[Begin QUOTED TEXT]

On 09/11/2003 22:45, Philippe Verdy wrote:
From: "Peter Kirk" <[EMAIL PROTECTED]>
On 09/11/2003 14:55, Philippe Verdy wrote:
...
And canonical normalization _guarantees_ to preserve *only* "starter
sequences" (defective or not), but not necessarily "combining character
sequences" (defective or not), and that's where care must be taken when
encoding text...
Surely not. A combining character sequence consists of an optional base
character followed by one or more combining characters. Canonical
normalisation preserves the sequence of combining characters only,
although it may reorder this sequence. It also preserves without
reordering the juxtaposition of this seuqence to the optional base
character. Therefore the combining character sequence is preserved.
That's where we differ:
The combining character sequence differs from what I define a starter
sequence:
(1) by the fact it can contain more than one class 0 characters (starters),
namely all class 0 combining characters (gc=Mn), and
(2) by the fact that a combining character sequence cannot contain some
class 0 characters (like unagreed PUAs controls and line/paragraph
separators which are treated individually, but not as a combining character
sequence).
The second difference is less critical for us (what it does is that it
creates occurences of defective combining character sequences in the middle
of the text), but the first one is critical here...
This does not affect my argument. A combining character sequence, as
defined, does not perfectly fit your definition "an unordered set of
sequences of characters having the same combining class." But it is
preserved under canonical normalisation. Well, perhaps that depends what
you mean by "preserved". If you mean that its code point representation
is unchanged, that is not true your starter sequences either. If it
means that its semantics are unchanged, it is true by definition of any
string of Unicode characters that its semantics are unchanged by
canonical normalisation, or indeed by any transformation into a
canonically equivalent form.
I still maintain that there's no terminology to designate what I call a
starter sequence.
Agreed. But does it matter? It does so only if this is a meaningful unit
within Unicode. On my understanding, a sequence of combining characters
all of class >0 is meaningful because this is what canonical reordering
operates on. But such a sequence does not necessarily form a unit with
the preceding character.
--
Peter Kirk
[EMAIL PROTECTED] (personal)
[EMAIL PROTECTED] (work)
http://www.qaya.org/

[End QUOTED TEXT]

(TASK OBJECTIVE): Rewrite the passage of the message on canonical normalization between "This does not" and "starter sequence.", inclusive, putting "meaning" wherever "semantics" appears.

[Begin PROVIDED MATERIAL]

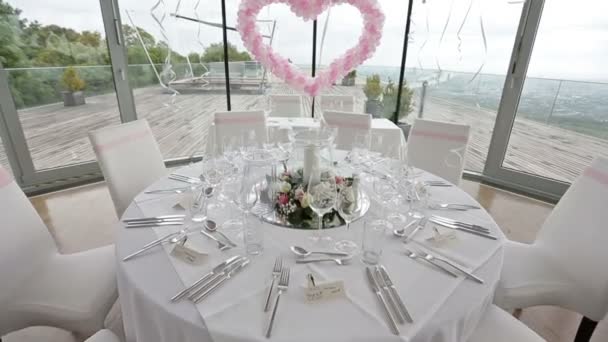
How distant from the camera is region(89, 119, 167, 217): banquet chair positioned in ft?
5.43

[End PROVIDED MATERIAL]

(ANSWER FOR THE TASK):
This does not affect my argument. A combining character sequence, as
defined, does not perfectly fit your definition "an unordered set of
sequences of characters having the same combining class." But it is
preserved under canonical normalisation. Well, perhaps that depends what
you mean by "preserved". If you mean that its code point representation
is unchanged, that is not true your starter sequences either. If it
means that its meaning are unchanged, it is true by definition of any
string of Unicode characters that its meaning are unchanged by
canonical normalisation, or indeed by any transformation into a
canonically equivalent form.
I still maintain that there's no terminology to designate what I call a
starter sequence.